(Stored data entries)
================================
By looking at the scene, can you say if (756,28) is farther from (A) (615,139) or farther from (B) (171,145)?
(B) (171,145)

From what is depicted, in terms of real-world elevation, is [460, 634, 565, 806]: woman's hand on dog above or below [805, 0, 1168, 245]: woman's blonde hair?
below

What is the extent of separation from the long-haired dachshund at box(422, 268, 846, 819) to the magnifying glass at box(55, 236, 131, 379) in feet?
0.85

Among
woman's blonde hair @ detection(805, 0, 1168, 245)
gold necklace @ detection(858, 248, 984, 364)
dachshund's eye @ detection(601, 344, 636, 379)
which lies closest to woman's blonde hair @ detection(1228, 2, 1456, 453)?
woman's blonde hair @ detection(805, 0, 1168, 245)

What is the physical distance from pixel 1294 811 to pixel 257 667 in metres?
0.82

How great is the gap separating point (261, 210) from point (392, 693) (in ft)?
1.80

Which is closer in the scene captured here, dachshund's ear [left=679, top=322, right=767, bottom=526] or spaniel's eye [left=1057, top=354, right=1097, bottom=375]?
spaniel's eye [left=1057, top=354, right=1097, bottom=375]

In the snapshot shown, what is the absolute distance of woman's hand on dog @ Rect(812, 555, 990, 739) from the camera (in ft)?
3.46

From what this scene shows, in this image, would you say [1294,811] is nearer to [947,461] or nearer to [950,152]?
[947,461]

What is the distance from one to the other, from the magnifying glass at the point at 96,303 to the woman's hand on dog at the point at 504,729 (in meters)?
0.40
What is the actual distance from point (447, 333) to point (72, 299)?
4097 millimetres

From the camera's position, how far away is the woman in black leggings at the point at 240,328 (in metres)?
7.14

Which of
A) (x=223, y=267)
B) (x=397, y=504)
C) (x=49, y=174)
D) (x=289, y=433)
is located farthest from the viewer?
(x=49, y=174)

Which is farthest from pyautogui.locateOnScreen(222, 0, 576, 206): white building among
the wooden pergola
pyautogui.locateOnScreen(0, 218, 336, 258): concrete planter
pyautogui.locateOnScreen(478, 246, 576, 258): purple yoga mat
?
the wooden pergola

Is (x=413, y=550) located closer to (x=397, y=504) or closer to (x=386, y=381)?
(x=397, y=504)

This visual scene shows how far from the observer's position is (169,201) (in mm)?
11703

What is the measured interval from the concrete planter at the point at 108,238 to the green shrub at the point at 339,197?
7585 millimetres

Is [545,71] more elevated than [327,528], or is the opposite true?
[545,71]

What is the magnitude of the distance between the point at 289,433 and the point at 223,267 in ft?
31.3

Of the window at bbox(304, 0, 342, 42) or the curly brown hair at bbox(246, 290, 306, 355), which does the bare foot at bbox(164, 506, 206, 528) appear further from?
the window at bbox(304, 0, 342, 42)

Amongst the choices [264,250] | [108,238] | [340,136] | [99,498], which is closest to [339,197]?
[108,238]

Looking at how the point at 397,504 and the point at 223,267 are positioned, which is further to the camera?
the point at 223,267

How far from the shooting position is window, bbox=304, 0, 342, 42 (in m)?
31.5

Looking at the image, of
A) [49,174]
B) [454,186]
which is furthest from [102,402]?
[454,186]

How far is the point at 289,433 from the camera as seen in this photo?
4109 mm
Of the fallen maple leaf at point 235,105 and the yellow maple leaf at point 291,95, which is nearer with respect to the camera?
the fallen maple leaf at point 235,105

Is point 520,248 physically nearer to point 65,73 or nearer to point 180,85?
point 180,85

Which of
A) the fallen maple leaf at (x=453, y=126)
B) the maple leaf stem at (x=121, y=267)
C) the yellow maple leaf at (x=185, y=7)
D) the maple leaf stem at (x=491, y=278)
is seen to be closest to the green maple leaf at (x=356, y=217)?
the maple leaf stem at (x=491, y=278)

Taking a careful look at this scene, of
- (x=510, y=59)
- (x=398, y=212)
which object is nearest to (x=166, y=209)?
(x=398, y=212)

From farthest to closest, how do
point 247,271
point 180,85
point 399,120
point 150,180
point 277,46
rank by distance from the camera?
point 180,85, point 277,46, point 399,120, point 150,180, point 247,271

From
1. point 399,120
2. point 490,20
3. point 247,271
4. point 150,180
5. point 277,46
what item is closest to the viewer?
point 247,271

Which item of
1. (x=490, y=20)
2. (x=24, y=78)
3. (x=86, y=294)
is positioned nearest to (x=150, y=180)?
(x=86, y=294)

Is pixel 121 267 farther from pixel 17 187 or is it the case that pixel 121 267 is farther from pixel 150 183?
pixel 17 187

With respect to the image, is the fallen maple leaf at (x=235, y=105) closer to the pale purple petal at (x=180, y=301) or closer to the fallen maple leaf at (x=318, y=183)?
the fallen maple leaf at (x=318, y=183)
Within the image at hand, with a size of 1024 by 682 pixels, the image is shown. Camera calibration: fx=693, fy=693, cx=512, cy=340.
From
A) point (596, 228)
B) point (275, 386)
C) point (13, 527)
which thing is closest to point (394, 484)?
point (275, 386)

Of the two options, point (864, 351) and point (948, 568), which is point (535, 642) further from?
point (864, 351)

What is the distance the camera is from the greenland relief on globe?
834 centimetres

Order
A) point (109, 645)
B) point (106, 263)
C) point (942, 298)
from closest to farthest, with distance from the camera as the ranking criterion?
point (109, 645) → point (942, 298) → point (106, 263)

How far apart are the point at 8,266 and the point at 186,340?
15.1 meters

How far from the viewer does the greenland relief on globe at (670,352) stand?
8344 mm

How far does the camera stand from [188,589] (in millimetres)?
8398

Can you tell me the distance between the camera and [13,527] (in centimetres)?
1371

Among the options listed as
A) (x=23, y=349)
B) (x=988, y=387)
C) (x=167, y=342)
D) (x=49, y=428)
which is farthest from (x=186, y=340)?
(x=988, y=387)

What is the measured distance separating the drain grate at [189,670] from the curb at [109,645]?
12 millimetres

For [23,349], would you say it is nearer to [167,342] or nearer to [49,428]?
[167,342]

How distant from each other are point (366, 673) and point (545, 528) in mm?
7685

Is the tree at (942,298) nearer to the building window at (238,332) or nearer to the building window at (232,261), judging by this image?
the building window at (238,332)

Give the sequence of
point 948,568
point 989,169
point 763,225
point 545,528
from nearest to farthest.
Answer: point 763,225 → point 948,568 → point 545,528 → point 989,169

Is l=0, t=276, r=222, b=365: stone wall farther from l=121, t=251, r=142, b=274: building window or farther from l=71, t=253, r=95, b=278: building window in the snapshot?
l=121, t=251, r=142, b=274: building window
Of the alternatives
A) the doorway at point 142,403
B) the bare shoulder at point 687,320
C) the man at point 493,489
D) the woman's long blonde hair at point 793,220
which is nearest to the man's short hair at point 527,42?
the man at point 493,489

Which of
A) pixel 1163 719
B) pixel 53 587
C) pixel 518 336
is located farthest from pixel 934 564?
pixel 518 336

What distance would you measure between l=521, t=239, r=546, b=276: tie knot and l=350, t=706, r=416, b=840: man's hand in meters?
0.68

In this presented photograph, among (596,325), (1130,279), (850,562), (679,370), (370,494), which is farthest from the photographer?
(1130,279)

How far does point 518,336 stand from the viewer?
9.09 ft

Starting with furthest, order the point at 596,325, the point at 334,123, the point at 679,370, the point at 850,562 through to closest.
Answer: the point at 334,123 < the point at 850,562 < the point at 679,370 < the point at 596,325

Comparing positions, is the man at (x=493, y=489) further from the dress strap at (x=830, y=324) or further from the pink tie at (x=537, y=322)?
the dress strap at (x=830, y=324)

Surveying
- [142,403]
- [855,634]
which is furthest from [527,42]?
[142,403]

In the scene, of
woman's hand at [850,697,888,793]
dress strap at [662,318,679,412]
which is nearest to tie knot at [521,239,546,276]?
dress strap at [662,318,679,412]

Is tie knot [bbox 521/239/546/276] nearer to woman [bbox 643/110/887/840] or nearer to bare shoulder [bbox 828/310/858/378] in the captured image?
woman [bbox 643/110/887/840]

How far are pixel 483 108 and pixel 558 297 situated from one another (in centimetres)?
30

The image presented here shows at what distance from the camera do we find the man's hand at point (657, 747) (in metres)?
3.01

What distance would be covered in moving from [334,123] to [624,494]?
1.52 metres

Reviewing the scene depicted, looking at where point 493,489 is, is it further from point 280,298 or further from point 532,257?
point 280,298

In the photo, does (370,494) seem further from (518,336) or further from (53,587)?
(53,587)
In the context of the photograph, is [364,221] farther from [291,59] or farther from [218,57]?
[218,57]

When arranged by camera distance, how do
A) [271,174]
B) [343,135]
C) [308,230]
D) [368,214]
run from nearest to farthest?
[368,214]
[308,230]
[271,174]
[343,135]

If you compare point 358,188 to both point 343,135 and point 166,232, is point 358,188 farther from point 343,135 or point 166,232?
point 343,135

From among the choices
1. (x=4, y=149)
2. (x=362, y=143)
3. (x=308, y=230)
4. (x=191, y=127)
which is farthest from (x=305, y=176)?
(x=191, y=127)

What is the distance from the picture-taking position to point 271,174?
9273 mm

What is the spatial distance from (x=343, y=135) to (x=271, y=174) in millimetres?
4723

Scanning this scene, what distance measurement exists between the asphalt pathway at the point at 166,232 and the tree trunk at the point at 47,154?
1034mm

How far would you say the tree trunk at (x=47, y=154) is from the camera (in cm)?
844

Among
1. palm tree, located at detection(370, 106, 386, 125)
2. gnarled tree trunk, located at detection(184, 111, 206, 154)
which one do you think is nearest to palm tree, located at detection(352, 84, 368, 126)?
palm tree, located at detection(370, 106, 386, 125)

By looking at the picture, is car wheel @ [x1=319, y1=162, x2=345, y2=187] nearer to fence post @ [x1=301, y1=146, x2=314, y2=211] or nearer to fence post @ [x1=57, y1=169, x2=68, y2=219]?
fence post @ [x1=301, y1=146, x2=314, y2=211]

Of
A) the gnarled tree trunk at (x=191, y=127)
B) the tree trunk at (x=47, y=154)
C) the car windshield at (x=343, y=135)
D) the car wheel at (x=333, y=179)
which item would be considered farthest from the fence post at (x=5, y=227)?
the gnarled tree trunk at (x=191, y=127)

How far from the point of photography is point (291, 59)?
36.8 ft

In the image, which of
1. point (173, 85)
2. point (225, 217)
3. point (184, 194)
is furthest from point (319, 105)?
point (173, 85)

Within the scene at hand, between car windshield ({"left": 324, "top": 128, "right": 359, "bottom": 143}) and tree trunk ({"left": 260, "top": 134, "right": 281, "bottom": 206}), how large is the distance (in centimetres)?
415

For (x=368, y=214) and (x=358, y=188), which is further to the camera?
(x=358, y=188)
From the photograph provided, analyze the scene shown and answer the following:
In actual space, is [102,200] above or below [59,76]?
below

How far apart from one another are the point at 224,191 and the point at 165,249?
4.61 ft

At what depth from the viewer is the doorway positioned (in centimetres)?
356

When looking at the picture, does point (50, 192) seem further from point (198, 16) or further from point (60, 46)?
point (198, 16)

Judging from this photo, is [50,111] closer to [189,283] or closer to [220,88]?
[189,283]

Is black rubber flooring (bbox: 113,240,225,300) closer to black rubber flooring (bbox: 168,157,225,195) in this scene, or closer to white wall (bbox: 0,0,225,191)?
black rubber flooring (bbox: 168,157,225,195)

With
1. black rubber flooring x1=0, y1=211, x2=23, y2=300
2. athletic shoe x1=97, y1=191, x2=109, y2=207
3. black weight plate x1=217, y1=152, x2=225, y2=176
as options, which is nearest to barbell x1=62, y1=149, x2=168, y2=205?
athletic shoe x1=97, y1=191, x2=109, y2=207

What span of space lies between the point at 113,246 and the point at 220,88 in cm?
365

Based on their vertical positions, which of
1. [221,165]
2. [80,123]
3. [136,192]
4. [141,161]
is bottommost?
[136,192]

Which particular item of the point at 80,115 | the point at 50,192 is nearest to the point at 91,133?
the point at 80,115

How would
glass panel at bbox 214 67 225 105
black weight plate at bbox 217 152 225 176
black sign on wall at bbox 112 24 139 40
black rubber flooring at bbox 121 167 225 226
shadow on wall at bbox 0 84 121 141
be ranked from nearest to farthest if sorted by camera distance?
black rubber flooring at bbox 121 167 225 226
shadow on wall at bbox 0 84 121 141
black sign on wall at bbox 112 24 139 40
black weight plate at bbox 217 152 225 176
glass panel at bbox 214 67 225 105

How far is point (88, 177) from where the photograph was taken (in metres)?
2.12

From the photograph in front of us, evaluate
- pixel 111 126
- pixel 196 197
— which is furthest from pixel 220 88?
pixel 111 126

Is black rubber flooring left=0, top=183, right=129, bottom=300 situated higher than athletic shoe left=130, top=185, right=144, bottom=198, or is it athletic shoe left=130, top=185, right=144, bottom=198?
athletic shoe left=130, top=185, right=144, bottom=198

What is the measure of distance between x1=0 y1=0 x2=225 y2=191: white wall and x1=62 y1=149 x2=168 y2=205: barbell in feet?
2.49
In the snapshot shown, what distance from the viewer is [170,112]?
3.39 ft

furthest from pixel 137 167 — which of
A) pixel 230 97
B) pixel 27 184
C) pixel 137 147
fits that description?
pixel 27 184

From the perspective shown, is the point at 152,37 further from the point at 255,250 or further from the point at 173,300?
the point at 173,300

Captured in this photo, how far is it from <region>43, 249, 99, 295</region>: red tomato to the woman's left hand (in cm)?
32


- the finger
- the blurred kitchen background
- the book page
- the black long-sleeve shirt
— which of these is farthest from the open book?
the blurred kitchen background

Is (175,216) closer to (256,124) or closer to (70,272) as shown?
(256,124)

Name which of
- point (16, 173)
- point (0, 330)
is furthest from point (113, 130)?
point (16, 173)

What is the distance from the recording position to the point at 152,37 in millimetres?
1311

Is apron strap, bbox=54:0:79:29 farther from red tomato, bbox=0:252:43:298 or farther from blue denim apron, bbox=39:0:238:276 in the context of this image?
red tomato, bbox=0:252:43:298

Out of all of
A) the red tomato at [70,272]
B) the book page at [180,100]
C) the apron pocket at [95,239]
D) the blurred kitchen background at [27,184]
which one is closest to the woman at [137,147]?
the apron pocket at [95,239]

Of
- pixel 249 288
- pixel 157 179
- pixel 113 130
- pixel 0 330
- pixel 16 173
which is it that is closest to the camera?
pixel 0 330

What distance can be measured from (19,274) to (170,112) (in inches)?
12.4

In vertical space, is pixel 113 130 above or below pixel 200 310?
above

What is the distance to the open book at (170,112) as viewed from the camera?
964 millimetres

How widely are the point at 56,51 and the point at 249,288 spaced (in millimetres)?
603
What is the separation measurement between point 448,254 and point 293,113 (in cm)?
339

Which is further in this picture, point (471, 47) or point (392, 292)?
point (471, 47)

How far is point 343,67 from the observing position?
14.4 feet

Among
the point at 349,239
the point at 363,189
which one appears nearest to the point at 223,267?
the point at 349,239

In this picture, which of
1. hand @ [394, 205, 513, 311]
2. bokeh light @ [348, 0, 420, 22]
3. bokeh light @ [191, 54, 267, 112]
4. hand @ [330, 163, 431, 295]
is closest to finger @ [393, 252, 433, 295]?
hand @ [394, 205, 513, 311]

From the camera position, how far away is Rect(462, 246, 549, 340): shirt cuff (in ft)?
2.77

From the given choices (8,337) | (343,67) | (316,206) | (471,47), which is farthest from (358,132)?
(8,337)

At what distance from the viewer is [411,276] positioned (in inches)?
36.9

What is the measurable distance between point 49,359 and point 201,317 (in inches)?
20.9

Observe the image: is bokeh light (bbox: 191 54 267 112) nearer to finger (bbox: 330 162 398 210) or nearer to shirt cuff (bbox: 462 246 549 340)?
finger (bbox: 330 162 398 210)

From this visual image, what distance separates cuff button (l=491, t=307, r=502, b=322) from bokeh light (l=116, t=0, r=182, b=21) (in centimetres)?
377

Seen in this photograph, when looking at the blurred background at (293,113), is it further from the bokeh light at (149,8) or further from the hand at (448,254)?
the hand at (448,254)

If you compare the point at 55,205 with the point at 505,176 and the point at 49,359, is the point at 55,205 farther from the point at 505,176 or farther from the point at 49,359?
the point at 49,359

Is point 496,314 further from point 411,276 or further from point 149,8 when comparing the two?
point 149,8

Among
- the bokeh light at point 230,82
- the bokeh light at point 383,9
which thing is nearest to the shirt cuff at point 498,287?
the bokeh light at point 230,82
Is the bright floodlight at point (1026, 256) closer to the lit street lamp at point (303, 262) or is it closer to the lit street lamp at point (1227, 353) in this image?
================================
→ **JOB**
Can you return, unchanged, the lines of the data above from the start of the data through the line containing "4097 millimetres", inclusive?

→ **THE ANSWER**
By looking at the scene, can you say if (756,28) is farther from (A) (615,139) or farther from (B) (171,145)?
(B) (171,145)

From what is depicted, in terms of real-world elevation, is [460, 634, 565, 806]: woman's hand on dog above or below [805, 0, 1168, 245]: woman's blonde hair?
below

What is the extent of separation from the long-haired dachshund at box(422, 268, 846, 819) to the magnifying glass at box(55, 236, 131, 379) in feet?
0.85

Among
woman's blonde hair @ detection(805, 0, 1168, 245)
gold necklace @ detection(858, 248, 984, 364)
dachshund's eye @ detection(601, 344, 636, 379)
which lies closest to woman's blonde hair @ detection(1228, 2, 1456, 453)?
woman's blonde hair @ detection(805, 0, 1168, 245)

What is the physical distance from pixel 1294 811 to pixel 257 667 in metres?
0.82

How great is the gap separating point (261, 210) from point (392, 693) (in ft)?
1.80

Which is closer in the scene captured here, dachshund's ear [left=679, top=322, right=767, bottom=526] or spaniel's eye [left=1057, top=354, right=1097, bottom=375]?
spaniel's eye [left=1057, top=354, right=1097, bottom=375]

In the snapshot shown, what is the absolute distance of woman's hand on dog @ Rect(812, 555, 990, 739) from the camera (in ft)?
3.46

From what this scene shows, in this image, would you say [1294,811] is nearer to [947,461] or nearer to [950,152]?
[947,461]

What is the distance from one to the other, from the magnifying glass at the point at 96,303 to the woman's hand on dog at the point at 504,729 (in meters)?
0.40
What is the actual distance from point (447, 333) to point (72, 299)?
4097 millimetres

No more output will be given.